Outside of the prison, I pause to let the cool rain hit my face, closing my eyes and pulling stormy ocean air deep into my lungs.

I am alive.

“Nice try,” I say to Alabaster Penitentiary with a smirk. “Keep trying, querida. Knock yourself out. But you will never kill me. I kill you, not the other way around.”

Wandering around the exterior of the prison, I’m gazing over the visible destruction. I don’t even need to find the source to know what did it, but of course, I can see. The guard tower fell onto the East Wing.

Welp, there you have it.

It really was only a matter of time…

More gunfire echoes, coming from inside the prison.

Specifically the west.
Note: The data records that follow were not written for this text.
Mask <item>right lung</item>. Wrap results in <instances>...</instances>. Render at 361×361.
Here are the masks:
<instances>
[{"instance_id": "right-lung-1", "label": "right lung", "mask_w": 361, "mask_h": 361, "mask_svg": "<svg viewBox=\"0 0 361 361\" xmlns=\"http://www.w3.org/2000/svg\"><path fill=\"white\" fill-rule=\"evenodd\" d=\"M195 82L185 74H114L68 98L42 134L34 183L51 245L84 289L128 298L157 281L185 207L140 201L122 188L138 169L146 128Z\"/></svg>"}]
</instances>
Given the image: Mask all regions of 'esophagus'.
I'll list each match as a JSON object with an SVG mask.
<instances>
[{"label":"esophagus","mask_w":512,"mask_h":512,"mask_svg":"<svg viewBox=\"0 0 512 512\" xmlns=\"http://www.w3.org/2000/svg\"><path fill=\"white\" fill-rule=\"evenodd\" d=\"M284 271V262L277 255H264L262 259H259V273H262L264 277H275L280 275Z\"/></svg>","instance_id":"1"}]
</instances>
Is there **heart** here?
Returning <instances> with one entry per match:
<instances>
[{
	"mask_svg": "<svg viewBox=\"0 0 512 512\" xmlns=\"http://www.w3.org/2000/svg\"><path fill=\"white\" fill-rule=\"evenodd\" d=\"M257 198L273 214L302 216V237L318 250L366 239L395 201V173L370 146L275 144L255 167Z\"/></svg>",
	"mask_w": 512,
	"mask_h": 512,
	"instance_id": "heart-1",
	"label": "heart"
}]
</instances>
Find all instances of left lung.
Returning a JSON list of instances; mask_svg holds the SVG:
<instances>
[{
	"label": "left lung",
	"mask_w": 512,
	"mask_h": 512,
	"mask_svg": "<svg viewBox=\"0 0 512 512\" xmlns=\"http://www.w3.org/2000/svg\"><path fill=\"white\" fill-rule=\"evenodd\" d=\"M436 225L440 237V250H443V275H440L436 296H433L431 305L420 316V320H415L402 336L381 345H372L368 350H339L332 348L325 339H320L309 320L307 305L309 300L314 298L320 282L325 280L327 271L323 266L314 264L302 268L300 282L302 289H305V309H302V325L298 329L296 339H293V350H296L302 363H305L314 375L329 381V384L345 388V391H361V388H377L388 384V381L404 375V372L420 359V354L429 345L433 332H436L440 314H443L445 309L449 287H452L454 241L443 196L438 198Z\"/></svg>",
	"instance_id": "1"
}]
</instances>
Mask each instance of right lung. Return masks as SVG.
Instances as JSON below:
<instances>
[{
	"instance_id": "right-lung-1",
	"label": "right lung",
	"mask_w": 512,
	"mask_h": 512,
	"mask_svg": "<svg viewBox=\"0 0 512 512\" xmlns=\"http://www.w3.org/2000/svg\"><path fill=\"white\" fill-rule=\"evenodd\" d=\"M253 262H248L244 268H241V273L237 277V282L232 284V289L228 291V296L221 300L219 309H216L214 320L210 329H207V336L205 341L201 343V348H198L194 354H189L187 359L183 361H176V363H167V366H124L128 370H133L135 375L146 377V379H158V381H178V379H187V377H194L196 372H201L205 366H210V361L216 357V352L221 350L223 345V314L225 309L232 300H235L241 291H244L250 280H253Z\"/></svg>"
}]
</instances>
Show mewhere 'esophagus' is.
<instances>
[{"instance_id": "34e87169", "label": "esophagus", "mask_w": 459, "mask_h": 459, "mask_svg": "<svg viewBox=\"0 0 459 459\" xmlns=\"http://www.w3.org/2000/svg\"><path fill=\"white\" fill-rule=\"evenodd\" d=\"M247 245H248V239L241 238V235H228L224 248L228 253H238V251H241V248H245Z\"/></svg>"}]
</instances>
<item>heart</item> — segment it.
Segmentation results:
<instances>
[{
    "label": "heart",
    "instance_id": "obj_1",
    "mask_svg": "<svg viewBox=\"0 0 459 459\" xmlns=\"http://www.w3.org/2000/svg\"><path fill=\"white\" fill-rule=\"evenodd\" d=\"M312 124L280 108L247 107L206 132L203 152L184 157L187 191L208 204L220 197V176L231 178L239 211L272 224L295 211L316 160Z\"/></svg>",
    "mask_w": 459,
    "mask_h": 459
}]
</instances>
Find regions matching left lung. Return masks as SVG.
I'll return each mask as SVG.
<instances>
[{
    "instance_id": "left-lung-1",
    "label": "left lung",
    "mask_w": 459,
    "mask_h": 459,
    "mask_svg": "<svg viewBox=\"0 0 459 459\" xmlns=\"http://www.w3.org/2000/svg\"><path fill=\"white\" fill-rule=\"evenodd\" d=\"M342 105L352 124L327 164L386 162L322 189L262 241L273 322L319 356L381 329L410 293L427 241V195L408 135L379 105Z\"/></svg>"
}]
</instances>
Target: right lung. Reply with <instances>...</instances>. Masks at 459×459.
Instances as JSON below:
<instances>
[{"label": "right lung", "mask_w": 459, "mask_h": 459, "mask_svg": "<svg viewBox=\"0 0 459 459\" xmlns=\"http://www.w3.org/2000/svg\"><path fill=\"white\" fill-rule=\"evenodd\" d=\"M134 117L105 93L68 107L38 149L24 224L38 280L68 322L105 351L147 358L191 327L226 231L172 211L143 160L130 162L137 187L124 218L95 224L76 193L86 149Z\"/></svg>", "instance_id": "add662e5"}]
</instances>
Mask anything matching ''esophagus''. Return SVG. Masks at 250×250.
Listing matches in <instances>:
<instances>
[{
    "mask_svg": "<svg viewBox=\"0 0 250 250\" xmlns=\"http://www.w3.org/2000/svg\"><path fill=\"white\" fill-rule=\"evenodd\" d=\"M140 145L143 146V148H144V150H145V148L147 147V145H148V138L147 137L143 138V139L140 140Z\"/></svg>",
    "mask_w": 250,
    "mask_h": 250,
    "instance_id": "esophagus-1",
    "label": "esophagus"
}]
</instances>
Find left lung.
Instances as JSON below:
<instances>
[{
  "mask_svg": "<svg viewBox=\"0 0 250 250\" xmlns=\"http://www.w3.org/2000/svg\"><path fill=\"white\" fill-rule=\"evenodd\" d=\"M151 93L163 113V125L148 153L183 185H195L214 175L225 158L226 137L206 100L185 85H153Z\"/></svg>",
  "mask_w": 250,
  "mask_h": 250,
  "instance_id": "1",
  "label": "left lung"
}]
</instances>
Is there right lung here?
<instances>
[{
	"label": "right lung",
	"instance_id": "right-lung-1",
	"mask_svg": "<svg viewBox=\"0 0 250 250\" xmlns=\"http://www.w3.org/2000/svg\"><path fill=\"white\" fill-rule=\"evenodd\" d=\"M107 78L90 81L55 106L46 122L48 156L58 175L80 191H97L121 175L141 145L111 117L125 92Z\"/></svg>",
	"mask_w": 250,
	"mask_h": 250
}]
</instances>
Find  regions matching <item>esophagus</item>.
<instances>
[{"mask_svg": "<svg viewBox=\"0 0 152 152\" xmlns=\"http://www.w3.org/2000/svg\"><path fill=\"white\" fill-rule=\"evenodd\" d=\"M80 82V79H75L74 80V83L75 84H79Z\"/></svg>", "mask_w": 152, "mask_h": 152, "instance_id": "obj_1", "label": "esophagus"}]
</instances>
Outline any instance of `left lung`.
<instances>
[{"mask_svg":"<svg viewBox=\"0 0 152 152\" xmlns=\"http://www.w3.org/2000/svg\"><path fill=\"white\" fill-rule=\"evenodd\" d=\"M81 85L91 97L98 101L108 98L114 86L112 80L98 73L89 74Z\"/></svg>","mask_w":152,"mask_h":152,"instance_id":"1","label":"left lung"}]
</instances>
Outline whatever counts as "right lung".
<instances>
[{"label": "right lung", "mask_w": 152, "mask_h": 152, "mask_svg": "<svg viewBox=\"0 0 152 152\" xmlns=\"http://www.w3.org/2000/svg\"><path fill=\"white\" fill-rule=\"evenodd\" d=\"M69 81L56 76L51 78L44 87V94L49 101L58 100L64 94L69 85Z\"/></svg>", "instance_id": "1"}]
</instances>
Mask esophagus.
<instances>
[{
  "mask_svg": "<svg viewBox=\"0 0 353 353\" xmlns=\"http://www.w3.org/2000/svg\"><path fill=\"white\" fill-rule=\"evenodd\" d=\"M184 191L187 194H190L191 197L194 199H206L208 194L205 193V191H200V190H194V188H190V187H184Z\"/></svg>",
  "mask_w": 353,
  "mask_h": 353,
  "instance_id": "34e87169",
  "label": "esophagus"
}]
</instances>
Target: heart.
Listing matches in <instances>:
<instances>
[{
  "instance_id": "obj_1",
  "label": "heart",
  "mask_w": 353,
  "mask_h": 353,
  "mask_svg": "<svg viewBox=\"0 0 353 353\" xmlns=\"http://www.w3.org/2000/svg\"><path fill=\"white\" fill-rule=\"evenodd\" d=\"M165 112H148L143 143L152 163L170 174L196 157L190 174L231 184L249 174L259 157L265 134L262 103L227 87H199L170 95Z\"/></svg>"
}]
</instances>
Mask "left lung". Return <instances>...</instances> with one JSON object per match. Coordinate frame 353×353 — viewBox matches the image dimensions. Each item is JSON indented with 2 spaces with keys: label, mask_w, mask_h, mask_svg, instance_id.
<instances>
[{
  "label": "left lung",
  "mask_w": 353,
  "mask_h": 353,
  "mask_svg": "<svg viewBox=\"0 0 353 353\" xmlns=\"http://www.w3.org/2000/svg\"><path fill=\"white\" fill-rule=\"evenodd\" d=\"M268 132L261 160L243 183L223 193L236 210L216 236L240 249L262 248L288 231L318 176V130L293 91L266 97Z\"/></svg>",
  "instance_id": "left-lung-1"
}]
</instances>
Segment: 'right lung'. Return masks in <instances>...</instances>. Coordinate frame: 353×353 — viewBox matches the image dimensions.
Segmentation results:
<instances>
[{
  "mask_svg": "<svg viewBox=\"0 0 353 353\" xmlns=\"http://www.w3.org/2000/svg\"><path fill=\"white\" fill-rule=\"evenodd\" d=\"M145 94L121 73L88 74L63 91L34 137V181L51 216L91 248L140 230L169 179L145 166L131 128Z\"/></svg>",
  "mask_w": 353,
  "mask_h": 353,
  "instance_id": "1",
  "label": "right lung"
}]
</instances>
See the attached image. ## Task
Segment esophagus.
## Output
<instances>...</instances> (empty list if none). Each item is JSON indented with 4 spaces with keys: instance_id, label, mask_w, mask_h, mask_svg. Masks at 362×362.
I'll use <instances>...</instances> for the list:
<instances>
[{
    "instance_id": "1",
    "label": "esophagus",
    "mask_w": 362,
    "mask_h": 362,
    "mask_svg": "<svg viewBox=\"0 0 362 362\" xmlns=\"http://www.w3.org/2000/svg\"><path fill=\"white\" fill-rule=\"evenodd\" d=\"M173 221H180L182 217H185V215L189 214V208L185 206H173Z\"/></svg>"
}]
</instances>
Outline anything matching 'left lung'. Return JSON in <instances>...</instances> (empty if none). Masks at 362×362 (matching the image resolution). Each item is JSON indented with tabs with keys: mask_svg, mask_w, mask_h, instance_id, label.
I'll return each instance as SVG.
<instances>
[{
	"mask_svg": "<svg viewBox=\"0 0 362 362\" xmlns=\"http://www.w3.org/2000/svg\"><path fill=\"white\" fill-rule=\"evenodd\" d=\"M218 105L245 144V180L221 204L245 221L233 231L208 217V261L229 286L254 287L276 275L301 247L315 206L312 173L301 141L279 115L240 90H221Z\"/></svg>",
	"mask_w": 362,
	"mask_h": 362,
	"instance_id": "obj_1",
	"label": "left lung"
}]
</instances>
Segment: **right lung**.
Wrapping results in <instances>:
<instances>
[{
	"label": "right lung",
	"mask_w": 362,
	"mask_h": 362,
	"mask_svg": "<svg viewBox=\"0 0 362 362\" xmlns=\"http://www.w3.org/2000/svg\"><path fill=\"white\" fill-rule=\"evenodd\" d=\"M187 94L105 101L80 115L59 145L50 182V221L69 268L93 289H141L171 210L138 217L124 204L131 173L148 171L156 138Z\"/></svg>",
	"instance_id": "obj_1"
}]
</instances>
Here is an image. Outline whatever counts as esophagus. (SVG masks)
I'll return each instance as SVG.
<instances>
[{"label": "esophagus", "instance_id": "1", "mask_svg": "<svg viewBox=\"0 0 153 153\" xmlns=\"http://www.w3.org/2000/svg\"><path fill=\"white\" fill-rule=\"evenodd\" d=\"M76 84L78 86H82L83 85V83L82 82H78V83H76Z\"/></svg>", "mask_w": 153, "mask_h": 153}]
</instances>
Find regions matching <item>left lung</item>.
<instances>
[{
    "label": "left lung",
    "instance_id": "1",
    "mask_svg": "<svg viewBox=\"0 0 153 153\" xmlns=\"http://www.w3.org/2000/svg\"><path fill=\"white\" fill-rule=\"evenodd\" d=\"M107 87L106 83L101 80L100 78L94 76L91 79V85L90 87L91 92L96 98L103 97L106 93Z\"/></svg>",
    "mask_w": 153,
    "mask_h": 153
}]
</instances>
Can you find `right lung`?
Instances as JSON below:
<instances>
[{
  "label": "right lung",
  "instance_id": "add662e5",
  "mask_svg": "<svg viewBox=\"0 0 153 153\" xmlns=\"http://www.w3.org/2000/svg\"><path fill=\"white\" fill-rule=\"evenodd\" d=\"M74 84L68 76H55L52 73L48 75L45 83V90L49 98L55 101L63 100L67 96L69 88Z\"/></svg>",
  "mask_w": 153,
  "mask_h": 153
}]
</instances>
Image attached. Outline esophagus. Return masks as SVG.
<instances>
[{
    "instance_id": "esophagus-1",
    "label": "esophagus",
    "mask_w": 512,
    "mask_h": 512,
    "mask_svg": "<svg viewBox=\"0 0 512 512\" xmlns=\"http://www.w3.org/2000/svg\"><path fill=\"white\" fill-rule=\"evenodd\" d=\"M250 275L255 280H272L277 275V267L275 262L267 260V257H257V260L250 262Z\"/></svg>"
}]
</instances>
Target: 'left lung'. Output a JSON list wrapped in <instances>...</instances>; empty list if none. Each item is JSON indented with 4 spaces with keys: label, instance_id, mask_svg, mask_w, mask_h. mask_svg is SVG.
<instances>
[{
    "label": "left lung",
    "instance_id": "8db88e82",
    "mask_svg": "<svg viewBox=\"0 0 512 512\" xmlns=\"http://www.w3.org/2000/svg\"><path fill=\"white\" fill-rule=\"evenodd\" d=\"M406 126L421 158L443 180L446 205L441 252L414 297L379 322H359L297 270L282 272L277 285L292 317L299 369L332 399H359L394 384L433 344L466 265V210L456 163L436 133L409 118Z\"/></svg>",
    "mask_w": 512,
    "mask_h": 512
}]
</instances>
I have no walkie, or cell phone on me, which means I have no insight as to what’s going on.

Inmates could be trying to escape… Though, to be fair, they’ve had hours to attempt that, what with Lexington Deon and his DIY computer disabling the entire server system with the press of a few buttons.

Man, that cute hacker nino really jacked things up for me.

I wonder if he actually made it to his demise, or if that too was bungled like every other job I’ve given anyone recently.

Here’s what happened…

We were all set to lock Jonathan and his cohorts inside the prison until he agreed to return to his place at my feet when Carlito called me to say the storm had knocked out the servers. Of course, I knew that wasn’t what happened.